LONDON – Almost a third of the world is now overweight, and no country has been able to curb obesity rates in the last three decades, according to a new global analysis.
Researchers found more than 2 billion people worldwide are now overweight or obese, up from 857 million 33 years ago.
About two in three adults in the U.K. are overweight, official figures there show, making it the fattest country in Western Europe.
A person’s body mass index is calculated by dividing weight in kilograms by the square of height in meters. One is considered overweight with a weight-to-height ratio of 25 or over and obese from 30 upward. The indicator is also known as a body mass index.
A staggering 671 million people now fall within the obese category, said the study, 78 million of them in the United States, which accounts for 5 percent of the world’s population but about 13 percent of the planet’s grossly overweight people.
China and India, with much larger populations, trailed second and third in the top 10 obese countries, with 46 million and 30 million people, followed by Russia, Brazil, Mexico, Egypt, Germany, Pakistan and Indonesia.
By region, the highest rates were in the Middle East and North Africa, where nearly 60 percent of men and 65 percent of women are overweight.
Among the most striking statistics: More than half the population of Tonga is now classified as obese, a dangerous level, as are more than 50 percent of women in Kuwait, Libya, Qatar and Samoa.
Traditionally associated with an affluent lifestyle, the problem is expanding worldwide, with more than 62 percent of overweight people now in developing nations, said the report.
“It’s pretty grim,” said Christopher Murray of the Institute for Health Metrics and Evaluation at the University of Washington, who led the study. He and colleagues reviewed more than 1,700 studies covering 188 countries from 1980 to 2013.
“When we realized that not a single country has had a significant decline in obesity, that tells you how hard a challenge this is,” he said. “In the last three decades, not one country has achieved success in reducing obesity rates, and we expect obesity to rise steadily as incomes rise in low- and middle-income countries in particular, unless urgent steps are taken to address this public health crisis.”
Overweight people are more prone to cardiovascular disease, cancer, diabetes, osteoarthritis and kidney disease, and the soaring numbers are placing a heavy burden on health care systems, said the study.
Excess body weight is estimated to have caused 3.4 million deaths in 2010, and previous research has warned that an unabated rise in obesity could start eating away at life expectancy.
Murray said there was a strong link between income and obesity. As people get richer, their waistlines also tend to start bulging. He said scientists have noticed accompanying spikes in diabetes and that rates of cancers linked to weight, like pancreatic cancer, are also rising.
The study authors also expressed concern that nearly a quarter of children in developed countries and 13 percent in developing ones are overweight or obese, up from 16 percent and 8 percent in 1980.

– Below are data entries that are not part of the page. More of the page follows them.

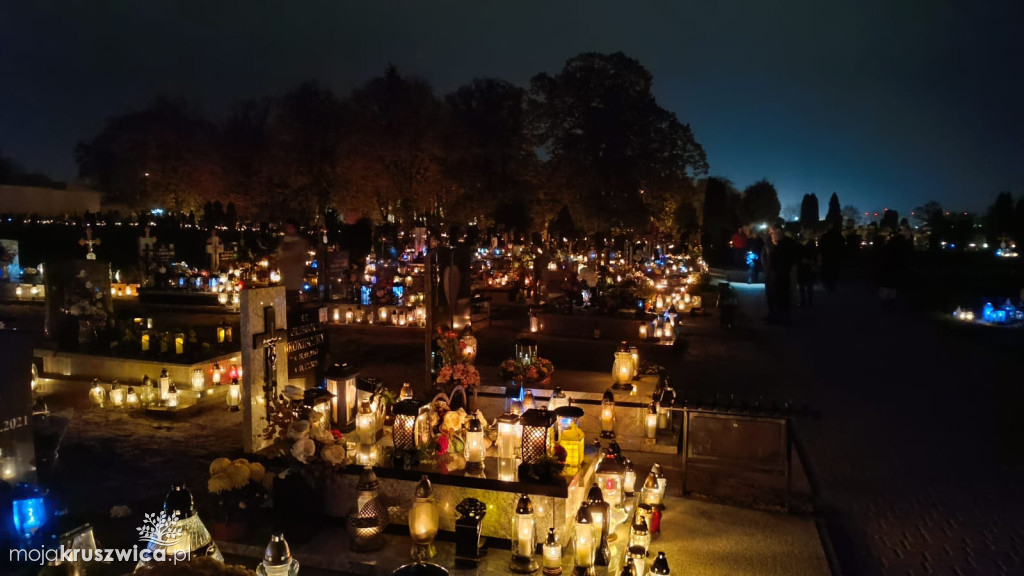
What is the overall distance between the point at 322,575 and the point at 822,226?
92.3 metres

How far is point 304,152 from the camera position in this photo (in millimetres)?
44562

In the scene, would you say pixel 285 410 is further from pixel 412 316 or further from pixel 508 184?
pixel 508 184

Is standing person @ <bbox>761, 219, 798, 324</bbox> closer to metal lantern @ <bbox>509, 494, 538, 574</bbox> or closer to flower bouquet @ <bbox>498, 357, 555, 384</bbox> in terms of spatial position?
flower bouquet @ <bbox>498, 357, 555, 384</bbox>

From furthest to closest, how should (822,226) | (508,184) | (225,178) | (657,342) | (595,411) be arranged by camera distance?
(822,226)
(225,178)
(508,184)
(657,342)
(595,411)

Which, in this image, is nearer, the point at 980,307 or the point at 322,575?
the point at 322,575

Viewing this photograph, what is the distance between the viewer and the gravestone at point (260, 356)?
822cm

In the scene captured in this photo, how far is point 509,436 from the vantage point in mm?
7113

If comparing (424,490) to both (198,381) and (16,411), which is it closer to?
(16,411)

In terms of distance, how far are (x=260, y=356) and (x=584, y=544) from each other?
15.1ft

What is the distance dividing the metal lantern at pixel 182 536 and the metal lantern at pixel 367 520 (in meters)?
1.23

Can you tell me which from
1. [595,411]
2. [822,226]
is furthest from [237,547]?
[822,226]

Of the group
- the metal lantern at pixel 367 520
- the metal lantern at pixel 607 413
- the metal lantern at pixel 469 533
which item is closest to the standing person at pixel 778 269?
the metal lantern at pixel 607 413

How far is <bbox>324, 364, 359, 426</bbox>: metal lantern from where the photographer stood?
8523 mm

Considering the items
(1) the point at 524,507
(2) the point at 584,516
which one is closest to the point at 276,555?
(1) the point at 524,507
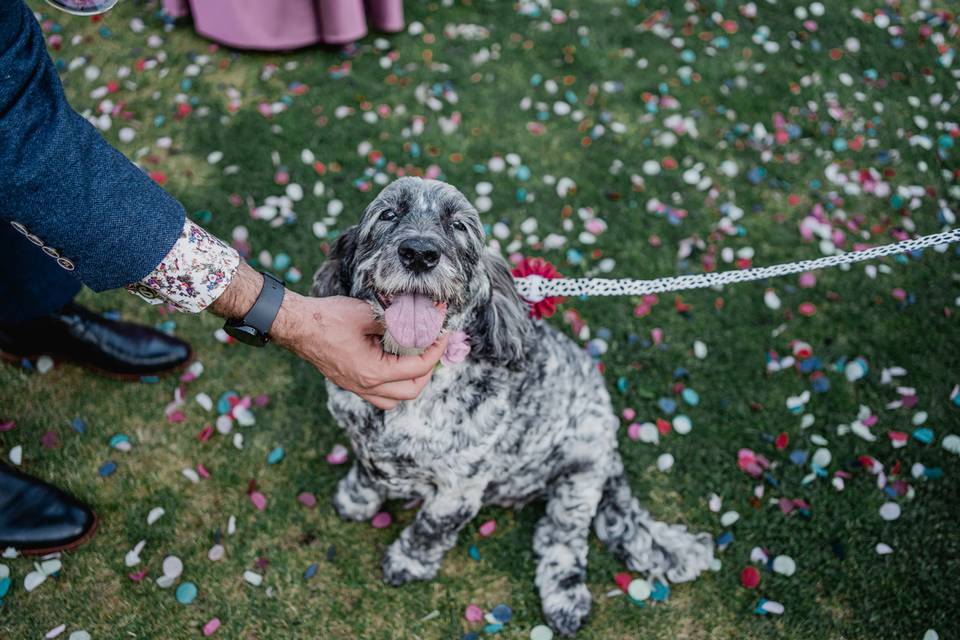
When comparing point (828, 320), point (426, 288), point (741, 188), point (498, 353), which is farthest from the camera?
point (741, 188)

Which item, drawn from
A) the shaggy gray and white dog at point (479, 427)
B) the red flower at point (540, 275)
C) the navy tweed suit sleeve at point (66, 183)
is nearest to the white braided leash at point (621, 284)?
the red flower at point (540, 275)

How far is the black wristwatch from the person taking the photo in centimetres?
273

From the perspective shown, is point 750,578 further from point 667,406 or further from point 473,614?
point 473,614

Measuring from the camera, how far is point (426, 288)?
8.29 feet

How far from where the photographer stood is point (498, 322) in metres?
2.89

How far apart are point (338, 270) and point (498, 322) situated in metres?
0.76

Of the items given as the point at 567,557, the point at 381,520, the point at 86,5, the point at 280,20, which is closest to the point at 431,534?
the point at 381,520

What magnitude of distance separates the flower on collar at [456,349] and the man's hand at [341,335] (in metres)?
0.10

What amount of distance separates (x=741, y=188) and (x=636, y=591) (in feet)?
11.8

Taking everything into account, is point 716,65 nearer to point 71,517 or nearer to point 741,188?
point 741,188

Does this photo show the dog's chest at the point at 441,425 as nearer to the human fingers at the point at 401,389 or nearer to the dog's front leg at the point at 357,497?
the human fingers at the point at 401,389

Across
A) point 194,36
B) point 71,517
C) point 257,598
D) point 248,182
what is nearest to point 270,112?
point 248,182

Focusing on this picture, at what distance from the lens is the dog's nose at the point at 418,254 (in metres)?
2.46

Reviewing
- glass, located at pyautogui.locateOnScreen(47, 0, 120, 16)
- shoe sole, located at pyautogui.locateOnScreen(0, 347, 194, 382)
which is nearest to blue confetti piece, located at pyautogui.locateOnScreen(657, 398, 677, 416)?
shoe sole, located at pyautogui.locateOnScreen(0, 347, 194, 382)
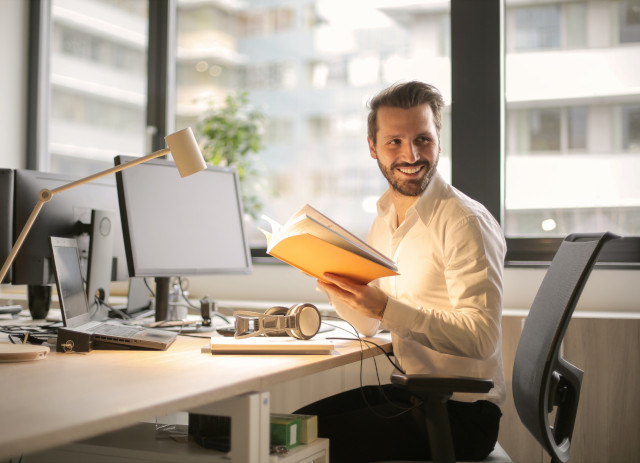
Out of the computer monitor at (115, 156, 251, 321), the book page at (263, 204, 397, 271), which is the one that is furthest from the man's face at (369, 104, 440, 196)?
the computer monitor at (115, 156, 251, 321)

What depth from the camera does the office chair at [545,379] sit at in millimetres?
1366

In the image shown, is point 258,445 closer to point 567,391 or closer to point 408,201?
point 567,391

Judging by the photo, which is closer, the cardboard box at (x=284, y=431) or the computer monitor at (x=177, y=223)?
the cardboard box at (x=284, y=431)

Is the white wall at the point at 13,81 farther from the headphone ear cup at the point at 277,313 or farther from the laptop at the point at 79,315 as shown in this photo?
the headphone ear cup at the point at 277,313

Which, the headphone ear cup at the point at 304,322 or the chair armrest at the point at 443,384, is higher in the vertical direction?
the headphone ear cup at the point at 304,322

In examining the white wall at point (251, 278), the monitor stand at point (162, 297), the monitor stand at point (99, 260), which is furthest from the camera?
the white wall at point (251, 278)

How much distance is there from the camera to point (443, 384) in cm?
135

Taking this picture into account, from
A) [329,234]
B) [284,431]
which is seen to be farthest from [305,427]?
[329,234]

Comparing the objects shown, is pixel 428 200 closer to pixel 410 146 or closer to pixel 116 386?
pixel 410 146

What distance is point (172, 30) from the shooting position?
12.0 feet

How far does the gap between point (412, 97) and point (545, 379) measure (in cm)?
87

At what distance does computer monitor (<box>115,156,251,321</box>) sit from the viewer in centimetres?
199

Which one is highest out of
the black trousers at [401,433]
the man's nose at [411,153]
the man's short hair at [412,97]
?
the man's short hair at [412,97]

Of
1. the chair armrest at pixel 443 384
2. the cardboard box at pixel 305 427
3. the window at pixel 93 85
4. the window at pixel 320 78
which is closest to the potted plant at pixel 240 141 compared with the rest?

Thirteen percent of American children are obese, almost 30 percent if you include overweight — up from 19 percent in 1980.
“Particularly high rates of child and adolescent obesity were seen in Middle Eastern and North African countries, notably among girls,” the study authors noted.
Other regional differences included a slower rate of increase in developed countries, but fast-expanding waistlines in the Middle East, North Africa, Central America and Pacific and Caribbean Islands — regions where many countries’ overweight rates exceed 44 percent. Fast gains also were measured in Britain and Australia.
Women are heavier in developing countries and men in developed ones.
The new report was paid for by the Bill & Melinda Gates Foundation and published online Thursday in the medical journal The Lancet.
Last week, the World Health Organization established a high-level commission tasked with ending childhood obesity.
“Our children are getting fatter,” Dr. Margaret Chan, WHO’s director-general, said bluntly during a speech at the agency’s annual meeting in Geneva. “Parts of the world are quite literally eating themselves to death.” Earlier this year, WHO said that no more than 5 percent of daily calories should come from sugar.
“Modernization has not been good for health,” said Syed Shah, an obesity expert at United Arab Emirates University, who found obesity rates have jumped by five times in the last 20 years even in a handful of remote Himalayan villages in Pakistan. His research was presented this week at a conference in Bulgaria. “Years ago, people had to walk for hours if they wanted to make a phone call,” he said. “Now everyone has a cellphone.”
Shah also said the villagers no longer have to rely on their own farms for food. “There are roads for (companies) to bring in their processed foods, and the people don’t have to slaughter their own animals for meat and oil,” he said. “No one knew about Coke and Pepsi 20 years ago. Now it’s everywhere.”
In Britain, the independent health watchdog issued new advice on Wednesday recommending heavy people be sent to free weight-loss classes to drop about 3 percent of their weight, reasoning that losing just a few pounds improves health and is more realistic.
“This is not something where you can just wake up one morning and say, ‘I am going to lose 10 pounds [4.5 kg],’ ” said Mike Kelly, the agency’s public health director, in a statement. “It takes resolve and it takes encouragement.”